* **YOUR TASK**
Extract every one of the items below and reproduce each one word for word.

* **DATASET EXTRACT**
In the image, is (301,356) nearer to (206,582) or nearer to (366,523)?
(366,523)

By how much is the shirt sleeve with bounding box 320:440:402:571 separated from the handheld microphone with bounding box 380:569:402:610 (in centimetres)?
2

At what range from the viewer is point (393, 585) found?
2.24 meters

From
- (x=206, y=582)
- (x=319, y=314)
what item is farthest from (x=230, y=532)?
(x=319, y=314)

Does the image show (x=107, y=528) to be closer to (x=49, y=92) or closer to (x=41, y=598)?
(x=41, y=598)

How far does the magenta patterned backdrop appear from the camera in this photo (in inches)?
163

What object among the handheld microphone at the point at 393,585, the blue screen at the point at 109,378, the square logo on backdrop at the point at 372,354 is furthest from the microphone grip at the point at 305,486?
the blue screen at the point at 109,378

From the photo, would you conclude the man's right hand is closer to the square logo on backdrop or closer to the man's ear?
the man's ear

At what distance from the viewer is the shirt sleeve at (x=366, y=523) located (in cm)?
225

* **TASK RESPONSE**
In the image, is (301,356) nearer to (206,582) or nearer to (366,523)?
(366,523)

By how much is the shirt sleeve with bounding box 320:440:402:571 separated from the handheld microphone with bounding box 380:569:402:610 (in centimetres)?
2

At what range from the viewer is point (393, 585) found?
2.24 meters

From
- (x=206, y=582)
- (x=319, y=314)
what item is farthest from (x=230, y=532)?
(x=319, y=314)

Does the image show (x=107, y=528) to be closer to (x=49, y=92) or closer to (x=41, y=598)?
(x=41, y=598)

How far does the magenta patterned backdrop appear from the camera in this photo (in inches)?
163

What object among the handheld microphone at the point at 393,585, the blue screen at the point at 109,378, the square logo on backdrop at the point at 372,354 is furthest from the microphone grip at the point at 305,486?
the blue screen at the point at 109,378

From the photo, would you conclude the man's right hand is closer to the square logo on backdrop or closer to the man's ear?
the man's ear

At what distance from the viewer is the shirt sleeve at (x=366, y=523) located (in cm)?
225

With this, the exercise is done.